Quoi qu'il en soit, le moment est-il bien choisi pour de telles déclarations? Après l'appel à voter Emmanuel Macron de François Fillon et de nombreux ténors républicains, les sympathisants de droite ne risquent-ils pas de percevoir ces positionnements comme opportunistes? Un manque de tact que ne manque pas de souligner Yves Pozzo di Borgo, pour qui « chaque chose en son temps »:
« Je serais à leur place je me serais abstenu de le dire, même si beaucoup de leaders le pensent, il faut d'abord tenir compte des réalités. Il est vrai que la position de Le Maire ou d'autres, je trouve que ce n'est pas très sain.
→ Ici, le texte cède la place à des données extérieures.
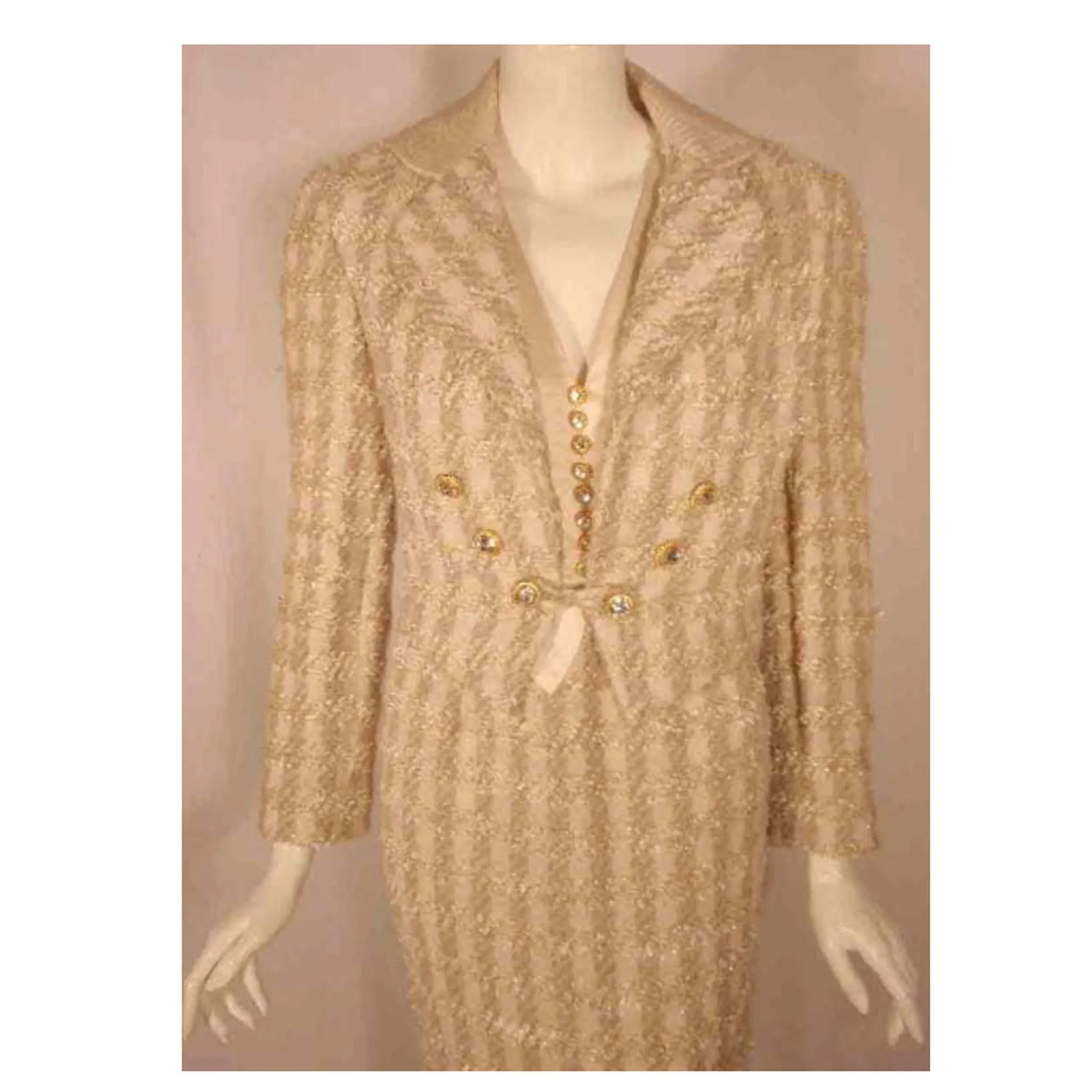 BOB MACKIE 2 pc Beige Silk and Tweed Jacket and Dress Set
On est dans un combat politique, les Républicains et les centristes de l'UDI sont dans une logique de gagner ces élections, et ce n'est pas avant le combat qu'on commence à dire "nous serons prêts, si on n'est pas gagnant, à faire autre chose". Je trouve que c'est plutôt malhabile pour ceux qui le disent. »
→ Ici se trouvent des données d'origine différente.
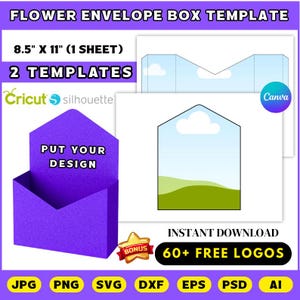 May include: A purple flower envelope box template with the text "PUT YOUR DESIGN". The image includes two templates, one with a blue sky and green landscape. The text reads "8.5" x 11" (1 SHEET)" and "60+ FREE LOGOS".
« Il est tout à fait normal que les instances des partis donnent des consignes, disent qu'elle est leur position, après les électeurs font ce qu'ils veulent, » nuance Yves Pozzo di Borgo.
Pour le sénateur UDI, c'est de ne pas assumer leur « responsabilité républicaine » face à l'extrême-droite qui rendrait obsolètes les partis politiques. Le sénateur ne mâche d'ailleurs pas ses mots à l'encontre du programme économique et européen du FN, saluant au passage la position du PS lors de l'élection présidentielle de 2002:
« Il n'y a pas eu d'hésitation, la main n'a pas tremblé chez les socialistes comme chez les RPR de l'époque. Tout le monde a dit "on vote Jacques Chirac, on ne discute pas". »
S'il tient à préciser qu'il n'a « pas à juger ses amis Républicains », il s'étonne du manque de clarté de la ligne tenue par le parti, à savoir « voter contre Marine le Pen ». L'UDI ayant appelé, mardi en fin de journée, à voter pour Emmanuel Macron. « Il faut être très net! Dans une élection, il y a deux votes, il y a le Front national et un autre candidat, c'est le candidat républicain. Alors on soutient le candidat républicain. Ce qui ne veut pas dire que par la suite on ne peut pas s'opposer à lui sur d'autres choses. »
Pourtant, l'appel du ventre semble parfois plus fort que les considérations de cohérence politique. Il faut dire que les places sont bonnes. Ce matin, François-Xavier Bourmaud relate dans les colonnes du Figaro la manière dont Emmanuel Macron entend procéder pour attirer dans ses filets les gros poissons de la droite. Pour ces derniers, les investitures aux législatives ne sont évidemment pas assez appétissantes, « il faut du gros, des ministères, voire carrément Matignon », souligne-t-il.
« C'est là — je pense — qu'il peut y avoir des changements politiques importants dans l'ensemble des partis. Aussi bien au parti socialiste qu'au parti Les Républicains. Moins chez les centristes qui seraient dans une logique de cohabiter avec Macron, à partir du moment où le parti de nos amis les Républicains serait d'accord. »
Une majorité plurielle qui attise les convoitises, d'autant plus que les grands blocs qui se sont dessinés à la sorties des urnes ce dimanche pourraient laisser présager ce troisième cas de figure pour les législatives 2017. Face à tout débauchage en règle, à toute pêche aux soutiens LR, qui pourrait permettre à l'ancien ministre de François Hollande de rééquilibrer ses équipes, les socialistes ne cachent pas leur indignation.
« Cela confirme bien que Macron n'a pas l'intention de devenir un candidat de gauche » lâche ainsi Jean-François Debat, maire socialiste de Bourg-en-Bresse, dans les colonnes du Figaro de ce mercredi. Alors, Emmanuel Macron de droite parce qu'il drague certaines personnalités de cette famille politique? À droite, on le juge plutôt de gauche, au vu de ses nombreux soutiens issus du PS et du gouvernement Hollande. Il faudra donc attendre le résultat du second tour des présidentielles et des législatives pour avoir la réponse à cette question.